L’album traverse des phases d’une grande intensité, comme sur ˋHeadspace Collapse ´ ou ˋChasing The Dragon’, mais s’ouvre aussi à une quête de paix inédite, notamment avec ˋ Turn On, Tune In, Drop Out'. Ce périple dans le vide spatial est-il, en fin de compte, une métaphore d’un voyage intérieur vers la lumière ?
Complètement. Ces titres constituent le cœur battant du voyage interstellaire que nous proposons. Ce sont des compositions très psychédéliques, où l’exploration spatiale rejoint inévitablement la quête de transcendance intérieure.
Vous explorez la dualité avec ˋAs Above, So Below’. Comment gérez-vous cet équilibre fragile entre la fureur purement metal et ce besoin de clarté et d'élévation ?
Cet équilibre s’est imposé naturellement. Je suppose que c’était un besoin vital de ne pas stagner dans la négativité. Il s’agissait de trouver une forme d’apaisement. Il ne faut pas se mentir : le tumulte intérieur demeure, nous restons des âmes tourmentées, mais la recherche de cette paix était une étape nécessaire.
L'album s’achève sur le diptyque magistral ` The Banquet (Part 1 & 2)´. Pourquoi avoir choisi de clore cette odyssée de 43 minutes par ce double morceau ? Qu'est-ce qui se joue pour vous à la fin de ce banquet ?
Ce diptyque résume l'essence même de l'album. Bien que les deux parties puissent être écoutées séparément, elles forment un tout cohérent. La seconde partie reprend le thème du couplet de la première, tout en le réinterprétant de manière radicalement différente, ce qui ne saute pas nécessairement aux oreilles à la première écoute. Ce sont les mêmes accords, mais abordés sous un angle nouveau. L’album se clôt ainsi sur une note songeuse et ouverte.
On ne sort pas indemne d’une telle écoute. Comment appréhendez-vous la transposition de cette œuvre "totale" et ultra-atmosphérique sur scène ?
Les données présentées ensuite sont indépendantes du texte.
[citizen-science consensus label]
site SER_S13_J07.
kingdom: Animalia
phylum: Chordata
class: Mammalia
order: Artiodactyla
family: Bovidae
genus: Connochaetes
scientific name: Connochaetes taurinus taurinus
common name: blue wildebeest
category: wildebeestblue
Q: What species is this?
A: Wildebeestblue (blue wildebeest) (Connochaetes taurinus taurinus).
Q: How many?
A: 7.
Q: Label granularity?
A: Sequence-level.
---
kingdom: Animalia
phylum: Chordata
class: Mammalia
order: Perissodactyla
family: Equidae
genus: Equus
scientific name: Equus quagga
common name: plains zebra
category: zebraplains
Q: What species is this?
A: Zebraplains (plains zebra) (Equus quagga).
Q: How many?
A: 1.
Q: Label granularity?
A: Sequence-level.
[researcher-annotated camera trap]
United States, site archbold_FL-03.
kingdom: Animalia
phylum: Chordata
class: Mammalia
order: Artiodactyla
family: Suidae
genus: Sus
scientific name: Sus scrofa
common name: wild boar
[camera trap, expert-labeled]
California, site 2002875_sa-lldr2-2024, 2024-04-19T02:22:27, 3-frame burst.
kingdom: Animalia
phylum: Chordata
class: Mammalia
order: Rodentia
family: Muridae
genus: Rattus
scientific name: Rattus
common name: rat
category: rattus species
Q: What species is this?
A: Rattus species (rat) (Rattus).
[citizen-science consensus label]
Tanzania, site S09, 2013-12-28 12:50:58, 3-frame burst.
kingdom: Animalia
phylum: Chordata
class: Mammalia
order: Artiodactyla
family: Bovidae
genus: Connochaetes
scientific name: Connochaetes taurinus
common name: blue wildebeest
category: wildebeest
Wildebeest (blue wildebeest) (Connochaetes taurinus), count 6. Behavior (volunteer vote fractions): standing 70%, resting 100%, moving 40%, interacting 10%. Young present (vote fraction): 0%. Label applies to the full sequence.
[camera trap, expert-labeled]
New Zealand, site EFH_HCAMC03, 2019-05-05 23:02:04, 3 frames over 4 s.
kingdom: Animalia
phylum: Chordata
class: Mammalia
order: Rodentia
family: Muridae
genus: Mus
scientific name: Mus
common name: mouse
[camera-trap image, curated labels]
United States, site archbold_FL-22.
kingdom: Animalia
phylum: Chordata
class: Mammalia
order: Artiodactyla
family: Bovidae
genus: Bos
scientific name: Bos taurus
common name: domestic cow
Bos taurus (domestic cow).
La transposition live représente un défi. Nous avons intégré des synthétiseurs sur bandes pour pallier l'impossibilité, pour Pierre, de jouer toutes les parties simultanément. La difficulté majeure reste l'ordre des morceaux : pour des raisons techniques liées aux accordages, nous ne pouvons que rarement respecter le tracklisting de l'album. Nous privilégions une dynamique de set rapide, où les morceaux s’enchaînent sans rupture, afin de préserver l'intensité de l'expérience.
En signant chez Les Acteurs de l’Ombre, un label à l’esthétique forte, avez-vous le sentiment d’avoir trouvé l’écrin idéal pour cette quête de lumière ?
Nous entretenons d'excellentes relations avec eux. Même si nous avons conscience de détoner quelque peu au sein de leur catalogue, cette singularité est une force. Ils sont à notre écoute, et c’est une collaboration particulièrement stimulante et agréable.